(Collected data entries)

___

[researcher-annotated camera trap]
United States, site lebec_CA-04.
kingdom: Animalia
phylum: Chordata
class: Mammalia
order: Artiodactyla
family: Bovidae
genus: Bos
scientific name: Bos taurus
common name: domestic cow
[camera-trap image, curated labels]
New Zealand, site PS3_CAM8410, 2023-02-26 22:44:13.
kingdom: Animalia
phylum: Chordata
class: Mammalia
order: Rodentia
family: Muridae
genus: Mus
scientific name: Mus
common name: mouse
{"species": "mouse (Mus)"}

___

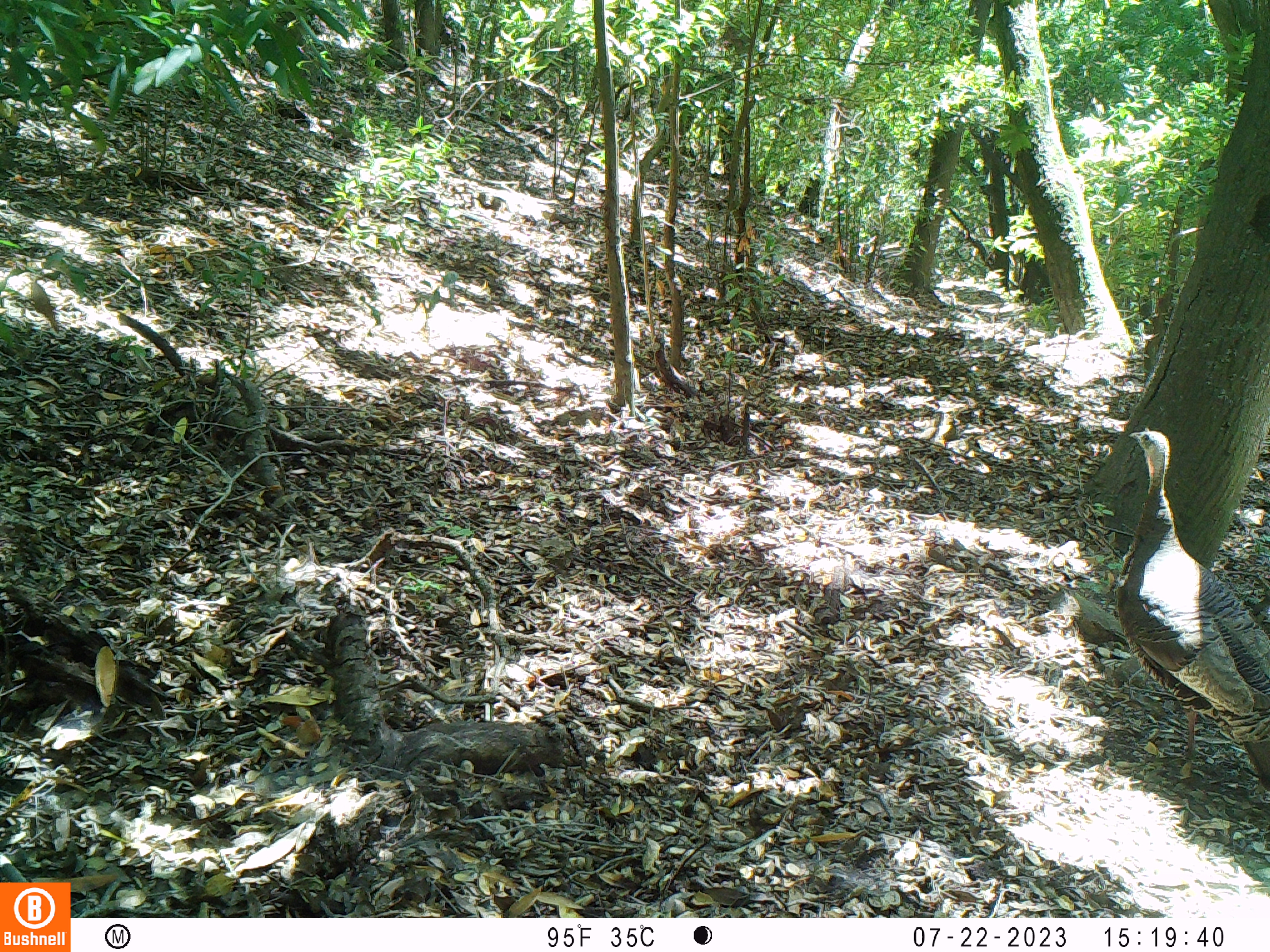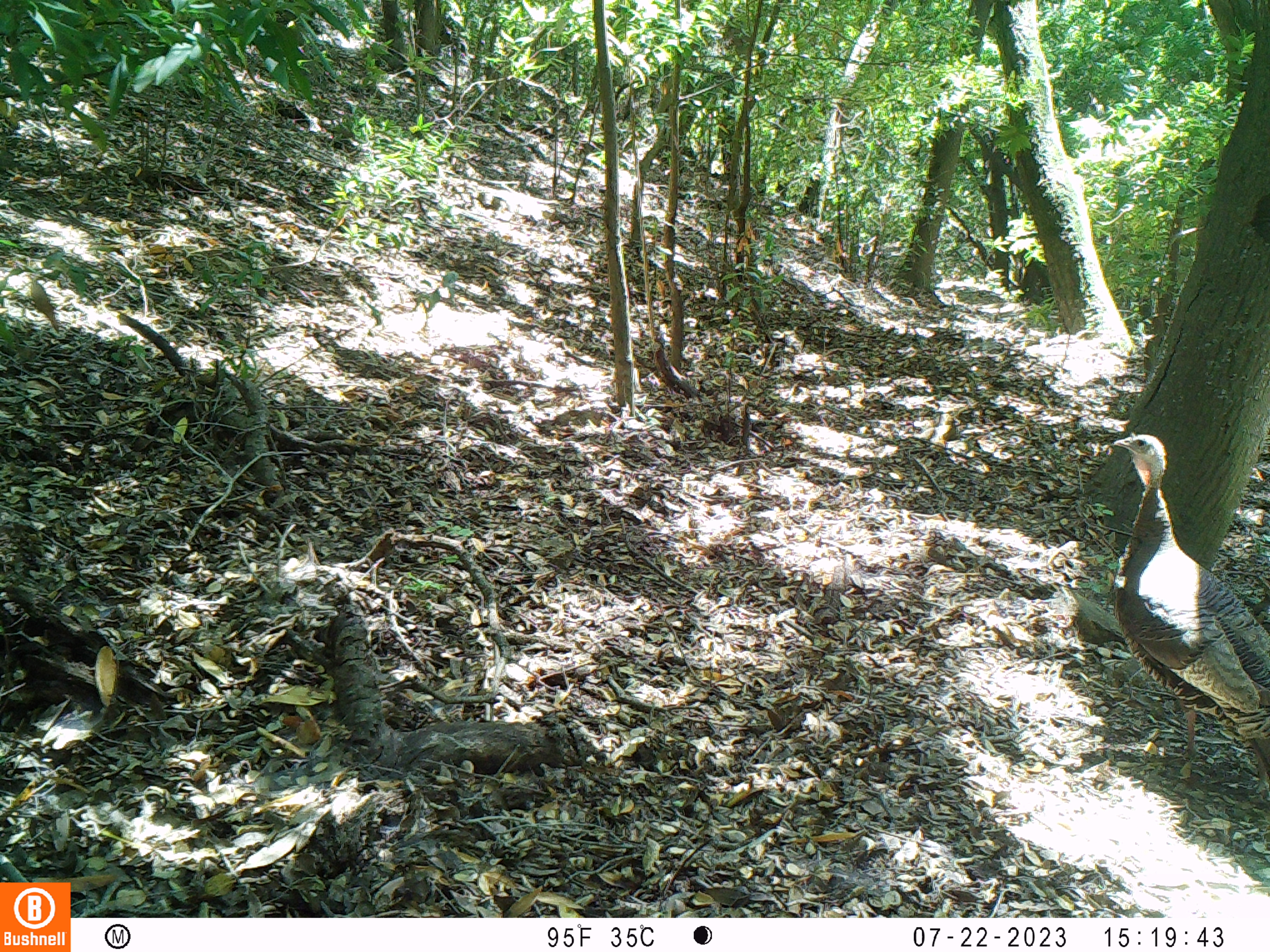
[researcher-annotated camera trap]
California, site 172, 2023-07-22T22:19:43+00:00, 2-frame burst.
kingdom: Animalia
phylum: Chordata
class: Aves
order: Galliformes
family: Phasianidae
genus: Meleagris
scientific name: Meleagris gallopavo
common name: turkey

___

_Task item:_ Which lines hold the word "name"? Copy each of them from the records.

_Answer to the exercise:_
scientific name: Bos taurus
common name: domestic cow
scientific name: Mus
common name: mouse
scientific name: Meleagris gallopavo
common name: turkey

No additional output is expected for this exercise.